● **DIRECTION**: Reproduce the records below from the line with "Examining the photograph" through the end of the records, requests included. Shift every number in the answers, both distances and coordinates, up by 56.

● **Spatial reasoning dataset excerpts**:
>> Start

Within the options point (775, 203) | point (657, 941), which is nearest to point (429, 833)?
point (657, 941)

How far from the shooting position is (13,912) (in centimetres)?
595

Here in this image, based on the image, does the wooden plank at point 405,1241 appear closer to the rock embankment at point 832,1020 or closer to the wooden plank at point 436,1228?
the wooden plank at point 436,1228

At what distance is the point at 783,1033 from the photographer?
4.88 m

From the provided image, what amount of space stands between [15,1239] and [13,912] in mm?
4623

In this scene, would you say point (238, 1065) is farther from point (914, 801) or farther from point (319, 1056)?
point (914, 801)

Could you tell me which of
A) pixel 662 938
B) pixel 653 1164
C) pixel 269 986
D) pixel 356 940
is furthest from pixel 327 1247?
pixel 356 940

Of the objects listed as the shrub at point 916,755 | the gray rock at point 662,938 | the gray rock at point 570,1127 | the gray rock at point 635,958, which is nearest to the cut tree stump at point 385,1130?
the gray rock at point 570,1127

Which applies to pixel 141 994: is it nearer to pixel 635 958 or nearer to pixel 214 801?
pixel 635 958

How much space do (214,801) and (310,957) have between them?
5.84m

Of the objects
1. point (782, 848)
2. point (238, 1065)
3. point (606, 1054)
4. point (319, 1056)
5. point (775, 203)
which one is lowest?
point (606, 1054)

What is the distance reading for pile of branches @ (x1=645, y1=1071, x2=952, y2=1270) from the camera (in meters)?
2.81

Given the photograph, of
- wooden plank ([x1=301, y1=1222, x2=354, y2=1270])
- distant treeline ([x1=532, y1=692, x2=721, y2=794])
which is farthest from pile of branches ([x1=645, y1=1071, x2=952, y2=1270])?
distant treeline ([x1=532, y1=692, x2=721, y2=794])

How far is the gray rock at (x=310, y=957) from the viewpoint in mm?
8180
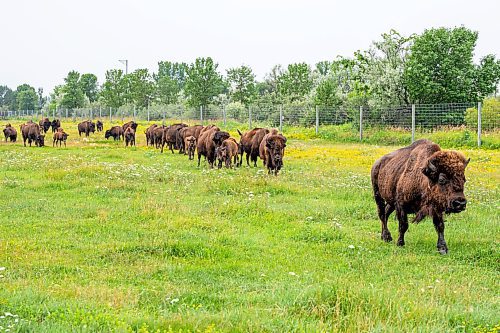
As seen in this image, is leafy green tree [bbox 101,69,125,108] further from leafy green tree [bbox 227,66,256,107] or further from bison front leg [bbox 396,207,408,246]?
bison front leg [bbox 396,207,408,246]

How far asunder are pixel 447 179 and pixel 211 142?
14.5 metres

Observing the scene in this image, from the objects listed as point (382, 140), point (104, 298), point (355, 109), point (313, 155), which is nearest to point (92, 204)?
point (104, 298)

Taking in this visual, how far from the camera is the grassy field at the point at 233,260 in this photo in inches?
212

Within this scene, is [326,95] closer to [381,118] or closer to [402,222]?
[381,118]

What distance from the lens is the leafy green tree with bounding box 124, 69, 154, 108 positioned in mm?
76312

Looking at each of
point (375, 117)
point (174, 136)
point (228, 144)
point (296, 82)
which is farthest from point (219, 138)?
point (296, 82)

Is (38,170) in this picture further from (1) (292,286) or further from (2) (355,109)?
(2) (355,109)

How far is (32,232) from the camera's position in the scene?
9.95m

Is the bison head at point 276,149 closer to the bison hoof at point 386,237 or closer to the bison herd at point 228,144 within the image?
the bison herd at point 228,144

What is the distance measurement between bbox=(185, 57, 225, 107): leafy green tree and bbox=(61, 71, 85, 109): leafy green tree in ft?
116

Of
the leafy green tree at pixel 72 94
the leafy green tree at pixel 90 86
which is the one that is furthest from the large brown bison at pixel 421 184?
the leafy green tree at pixel 90 86

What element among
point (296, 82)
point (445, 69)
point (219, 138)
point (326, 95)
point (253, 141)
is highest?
point (296, 82)

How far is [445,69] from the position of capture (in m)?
36.6

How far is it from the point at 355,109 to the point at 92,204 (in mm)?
28615
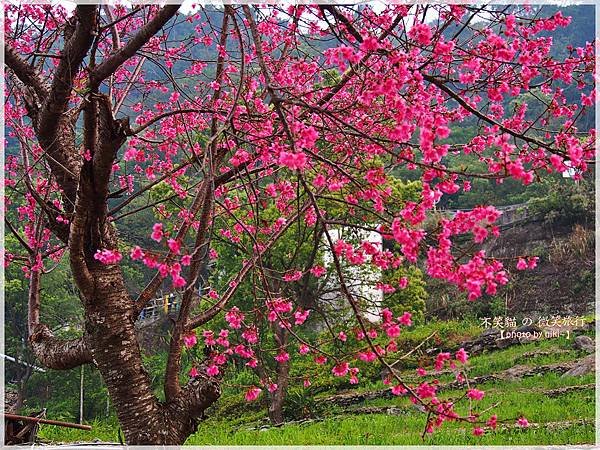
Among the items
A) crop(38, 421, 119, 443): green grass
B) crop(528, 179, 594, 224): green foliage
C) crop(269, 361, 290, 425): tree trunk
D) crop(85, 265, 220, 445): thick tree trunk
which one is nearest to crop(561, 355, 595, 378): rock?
crop(269, 361, 290, 425): tree trunk

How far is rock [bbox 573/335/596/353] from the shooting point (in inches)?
342

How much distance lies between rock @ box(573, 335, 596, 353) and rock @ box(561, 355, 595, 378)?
621mm

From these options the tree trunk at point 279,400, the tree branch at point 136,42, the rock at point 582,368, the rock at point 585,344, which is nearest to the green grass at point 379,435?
the tree trunk at point 279,400

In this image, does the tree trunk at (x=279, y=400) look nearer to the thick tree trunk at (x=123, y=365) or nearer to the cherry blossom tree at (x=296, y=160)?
the cherry blossom tree at (x=296, y=160)

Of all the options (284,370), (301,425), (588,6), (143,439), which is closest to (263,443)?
(301,425)

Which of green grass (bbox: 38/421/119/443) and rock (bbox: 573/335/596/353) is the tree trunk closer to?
green grass (bbox: 38/421/119/443)

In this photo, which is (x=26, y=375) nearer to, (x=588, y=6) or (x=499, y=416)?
(x=499, y=416)

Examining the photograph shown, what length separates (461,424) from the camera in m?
6.11

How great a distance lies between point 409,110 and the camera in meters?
2.23

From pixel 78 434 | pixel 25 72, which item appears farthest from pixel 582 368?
pixel 25 72

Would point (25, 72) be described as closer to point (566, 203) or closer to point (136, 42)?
point (136, 42)

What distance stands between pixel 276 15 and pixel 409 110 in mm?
2431

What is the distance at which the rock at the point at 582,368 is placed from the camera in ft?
25.2

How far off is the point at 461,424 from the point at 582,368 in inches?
99.7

>> End

● **SOLVED EXERCISE**:
Examining the photograph shown, what length separates (461,424) from the camera in m?
62.11

How great a distance lies between point 409,110 and the camera in meters?
58.23

From pixel 78 434 | pixel 25 72, which item appears farthest from pixel 582 368?
pixel 81 128

Would point (25, 72) be described as closer to point (566, 203) or closer to point (136, 42)?
point (192, 98)

What distance stands between pixel 276 15 and pixel 409 110 in mm?
2487

What is the distance at which the rock at the point at 582,368 is placed from the camera in ft?
81.2

How far off is the point at 461,424 from the point at 582,368 in inches?
155.7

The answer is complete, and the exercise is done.